------ Auszug
Nach 24 Stunden hat das Fleisch viel überschüssige Flüssigkeit verloren. Spülen Sie das Fleisch ab und vakuumieren Sie es. Bei 72°C 24 Stunden lang im Dampfbackofen garen, danach abkühlen lassen.

Das Tomatenkompott:
Die roten Tomaten in 4 Stücke schneiden und zusammen mit 50g Zucker in einem Topf auf kleiner Flamme einige Stunden kochen, Haut und Kerne entfernen. Die Tomaten anschließend pürieren.

Das Püree:
Die Kartoffeln in Salzwasser (8 g Salz pro Liter) kochen und absieben. Mit 1/3 Butter in einen Topf geben, die Butter mit einem Schneebesen unterheben. Die lauwarme Milch hinzufügen. Die restliche Butter zugeben und mit weißem Pfeffer würzen.

Die gepuffte Schwarte:
Die Schwarte einige Stunden lang kochen, bis sie halb durchsichtig und weich ist. Ausbreiten und im belüfteten Ofen bei 70/80°C 24 Stunden lang trocknen. Brechen Sie getrocknete Schwarte in kleine Stücke, die Sie zu gepufften Chips frittieren.

Das Finish:
Den Bauch in Würfel schneiden, mit Soja bestreichen und bei 180 °C 10 Minuten lang backen. Heiß mit Püree, Tomatenmarmelade und gepuffter Schwarte servieren und mit Majoran bestreuen.
------------
------ Gezeigte Einträge
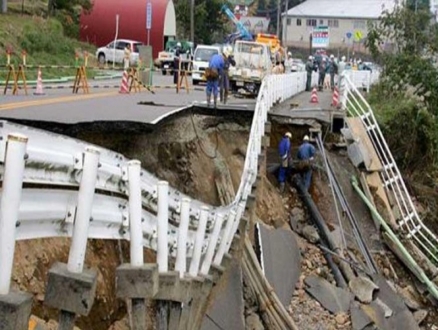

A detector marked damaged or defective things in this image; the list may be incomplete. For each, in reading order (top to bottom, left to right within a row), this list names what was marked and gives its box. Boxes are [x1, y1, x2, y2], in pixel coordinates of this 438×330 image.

damaged infrastructure [6, 91, 438, 328]
broken concrete [260, 224, 302, 306]
broken concrete [304, 274, 352, 314]
broken concrete [348, 276, 378, 304]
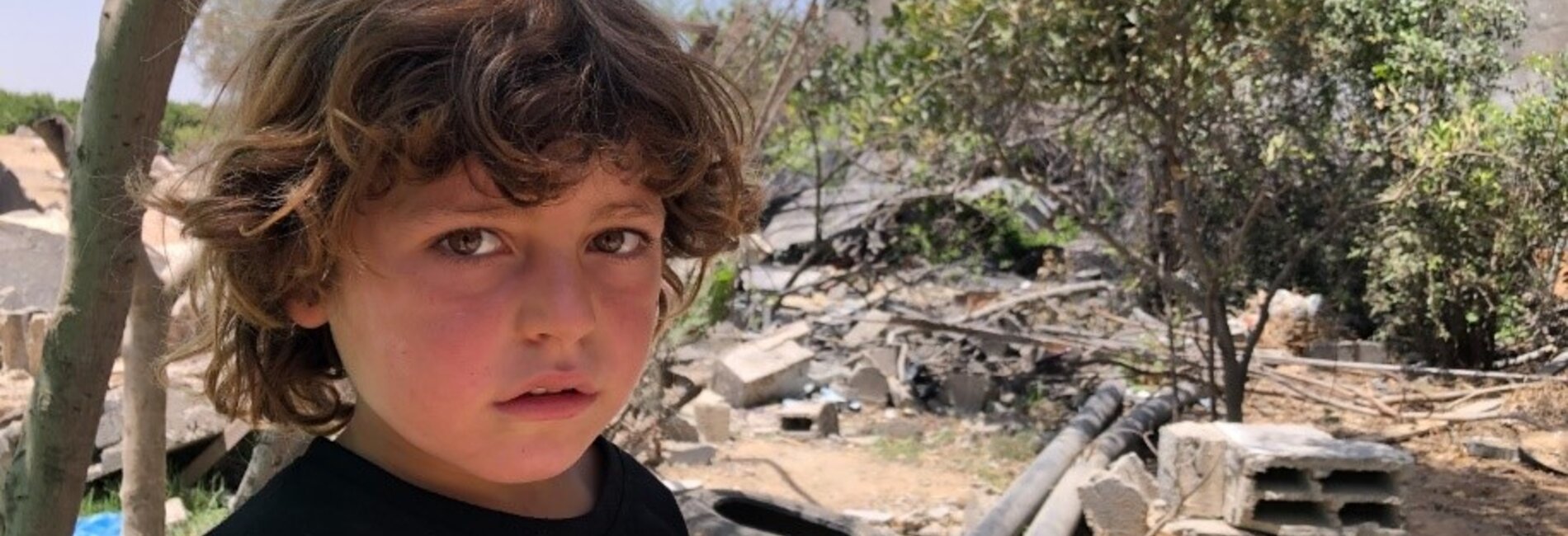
------------
● Aufgabe
Wie lange wird die Schwarte laut dem Auszug gekocht, und wozu bricht man sie nach dem Trocknen in kleine Stücke? Antworte in ein bis drei Sätzen.

● Antwort
Die Schwarte wird einige Stunden lang gekocht, bis sie halb durchsichtig und weich ist. Nach dem Trocknen bricht man sie in kleine Stücke, die dann zu gepufften Chips frittiert werden.